[[ Provided data open ]]

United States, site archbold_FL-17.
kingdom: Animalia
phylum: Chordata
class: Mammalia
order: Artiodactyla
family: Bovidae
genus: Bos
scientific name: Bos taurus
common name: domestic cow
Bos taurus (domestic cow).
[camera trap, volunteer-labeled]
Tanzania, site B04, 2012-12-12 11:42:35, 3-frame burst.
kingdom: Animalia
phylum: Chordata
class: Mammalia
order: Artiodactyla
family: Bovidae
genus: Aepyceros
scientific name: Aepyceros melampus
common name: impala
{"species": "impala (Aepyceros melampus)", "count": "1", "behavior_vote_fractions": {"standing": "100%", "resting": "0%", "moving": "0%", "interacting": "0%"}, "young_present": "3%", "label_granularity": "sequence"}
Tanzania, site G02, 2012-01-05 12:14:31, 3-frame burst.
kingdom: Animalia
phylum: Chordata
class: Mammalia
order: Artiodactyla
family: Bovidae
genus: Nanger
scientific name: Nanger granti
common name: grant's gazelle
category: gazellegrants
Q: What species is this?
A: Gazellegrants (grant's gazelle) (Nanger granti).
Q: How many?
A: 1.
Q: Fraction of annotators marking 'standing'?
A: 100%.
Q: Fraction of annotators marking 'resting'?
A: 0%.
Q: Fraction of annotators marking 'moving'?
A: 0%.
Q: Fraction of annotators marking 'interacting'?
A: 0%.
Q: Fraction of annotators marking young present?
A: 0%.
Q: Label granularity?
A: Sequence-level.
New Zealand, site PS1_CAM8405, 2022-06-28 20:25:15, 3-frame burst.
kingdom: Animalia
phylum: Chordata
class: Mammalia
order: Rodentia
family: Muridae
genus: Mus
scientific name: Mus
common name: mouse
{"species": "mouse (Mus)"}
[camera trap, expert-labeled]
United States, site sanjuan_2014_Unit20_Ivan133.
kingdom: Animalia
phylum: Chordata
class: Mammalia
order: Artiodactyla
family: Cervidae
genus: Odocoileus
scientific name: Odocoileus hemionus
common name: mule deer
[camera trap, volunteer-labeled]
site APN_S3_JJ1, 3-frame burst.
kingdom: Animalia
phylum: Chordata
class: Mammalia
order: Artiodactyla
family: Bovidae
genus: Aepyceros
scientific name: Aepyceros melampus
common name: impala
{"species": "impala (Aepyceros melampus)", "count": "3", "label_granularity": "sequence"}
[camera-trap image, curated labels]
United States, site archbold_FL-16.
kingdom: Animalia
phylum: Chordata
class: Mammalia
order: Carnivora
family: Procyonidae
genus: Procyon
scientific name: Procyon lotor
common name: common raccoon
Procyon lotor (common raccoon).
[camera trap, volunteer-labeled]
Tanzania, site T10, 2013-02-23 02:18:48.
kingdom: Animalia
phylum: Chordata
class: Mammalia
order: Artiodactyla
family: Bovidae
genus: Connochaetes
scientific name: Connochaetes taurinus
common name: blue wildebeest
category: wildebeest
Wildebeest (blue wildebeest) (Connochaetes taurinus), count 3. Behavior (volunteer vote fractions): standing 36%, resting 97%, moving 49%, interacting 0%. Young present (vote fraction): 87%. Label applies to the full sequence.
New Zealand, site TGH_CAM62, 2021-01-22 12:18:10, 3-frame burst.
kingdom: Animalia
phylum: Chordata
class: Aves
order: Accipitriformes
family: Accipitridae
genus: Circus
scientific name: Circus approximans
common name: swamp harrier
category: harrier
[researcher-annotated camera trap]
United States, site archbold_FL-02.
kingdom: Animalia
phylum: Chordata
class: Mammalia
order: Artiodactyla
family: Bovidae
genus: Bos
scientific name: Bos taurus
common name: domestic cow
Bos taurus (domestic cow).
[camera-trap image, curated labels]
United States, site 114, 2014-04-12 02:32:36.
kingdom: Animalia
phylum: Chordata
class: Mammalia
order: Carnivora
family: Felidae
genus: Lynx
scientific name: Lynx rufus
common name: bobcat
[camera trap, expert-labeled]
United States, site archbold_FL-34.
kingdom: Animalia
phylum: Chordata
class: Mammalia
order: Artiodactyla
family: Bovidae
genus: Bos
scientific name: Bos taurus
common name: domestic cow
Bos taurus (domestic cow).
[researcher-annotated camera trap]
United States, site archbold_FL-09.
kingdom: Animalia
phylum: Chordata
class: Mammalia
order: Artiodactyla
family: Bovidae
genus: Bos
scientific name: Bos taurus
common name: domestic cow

[[ Provided data closed ]]

Activity:
Output the records exactly, including every line.

Reply:
United States, site archbold_FL-17.
kingdom: Animalia
phylum: Chordata
class: Mammalia
order: Artiodactyla
family: Bovidae
genus: Bos
scientific name: Bos taurus
common name: domestic cow
Bos taurus (domestic cow).
[camera trap, volunteer-labeled]
Tanzania, site B04, 2012-12-12 11:42:35, 3-frame burst.
kingdom: Animalia
phylum: Chordata
class: Mammalia
order: Artiodactyla
family: Bovidae
genus: Aepyceros
scientific name: Aepyceros melampus
common name: impala
{"species": "impala (Aepyceros melampus)", "count": "1", "behavior_vote_fractions": {"standing": "100%", "resting": "0%", "moving": "0%", "interacting": "0%"}, "young_present": "3%", "label_granularity": "sequence"}
Tanzania, site G02, 2012-01-05 12:14:31, 3-frame burst.
kingdom: Animalia
phylum: Chordata
class: Mammalia
order: Artiodactyla
family: Bovidae
genus: Nanger
scientific name: Nanger granti
common name: grant's gazelle
category: gazellegrants
Q: What species is this?
A: Gazellegrants (grant's gazelle) (Nanger granti).
Q: How many?
A: 1.
Q: Fraction of annotators marking 'standing'?
A: 100%.
Q: Fraction of annotators marking 'resting'?
A: 0%.
Q: Fraction of annotators marking 'moving'?
A: 0%.
Q: Fraction of annotators marking 'interacting'?
A: 0%.
Q: Fraction of annotators marking young present?
A: 0%.
Q: Label granularity?
A: Sequence-level.
New Zealand, site PS1_CAM8405, 2022-06-28 20:25:15, 3-frame burst.
kingdom: Animalia
phylum: Chordata
class: Mammalia
order: Rodentia
family: Muridae
genus: Mus
scientific name: Mus
common name: mouse
{"species": "mouse (Mus)"}
[camera trap, expert-labeled]
United States, site sanjuan_2014_Unit20_Ivan133.
kingdom: Animalia
phylum: Chordata
class: Mammalia
order: Artiodactyla
family: Cervidae
genus: Odocoileus
scientific name: Odocoileus hemionus
common name: mule deer
[camera trap, volunteer-labeled]
site APN_S3_JJ1, 3-frame burst.
kingdom: Animalia
phylum: Chordata
class: Mammalia
order: Artiodactyla
family: Bovidae
genus: Aepyceros
scientific name: Aepyceros melampus
common name: impala
{"species": "impala (Aepyceros melampus)", "count": "3", "label_granularity": "sequence"}
[camera-trap image, curated labels]
United States, site archbold_FL-16.
kingdom: Animalia
phylum: Chordata
class: Mammalia
order: Carnivora
family: Procyonidae
genus: Procyon
scientific name: Procyon lotor
common name: common raccoon
Procyon lotor (common raccoon).
[camera trap, volunteer-labeled]
Tanzania, site T10, 2013-02-23 02:18:48.
kingdom: Animalia
phylum: Chordata
class: Mammalia
order: Artiodactyla
family: Bovidae
genus: Connochaetes
scientific name: Connochaetes taurinus
common name: blue wildebeest
category: wildebeest
Wildebeest (blue wildebeest) (Connochaetes taurinus), count 3. Behavior (volunteer vote fractions): standing 36%, resting 97%, moving 49%, interacting 0%. Young present (vote fraction): 87%. Label applies to the full sequence.
New Zealand, site TGH_CAM62, 2021-01-22 12:18:10, 3-frame burst.
kingdom: Animalia
phylum: Chordata
class: Aves
order: Accipitriformes
family: Accipitridae
genus: Circus
scientific name: Circus approximans
common name: swamp harrier
category: harrier
[researcher-annotated camera trap]
United States, site archbold_FL-02.
kingdom: Animalia
phylum: Chordata
class: Mammalia
order: Artiodactyla
family: Bovidae
genus: Bos
scientific name: Bos taurus
common name: domestic cow
Bos taurus (domestic cow).
[camera-trap image, curated labels]
United States, site 114, 2014-04-12 02:32:36.
kingdom: Animalia
phylum: Chordata
class: Mammalia
order: Carnivora
family: Felidae
genus: Lynx
scientific name: Lynx rufus
common name: bobcat
[camera trap, expert-labeled]
United States, site archbold_FL-34.
kingdom: Animalia
phylum: Chordata
class: Mammalia
order: Artiodactyla
family: Bovidae
genus: Bos
scientific name: Bos taurus
common name: domestic cow
Bos taurus (domestic cow).
[researcher-annotated camera trap]
United States, site archbold_FL-09.
kingdom: Animalia
phylum: Chordata
class: Mammalia
order: Artiodactyla
family: Bovidae
genus: Bos
scientific name: Bos taurus
common name: domestic cow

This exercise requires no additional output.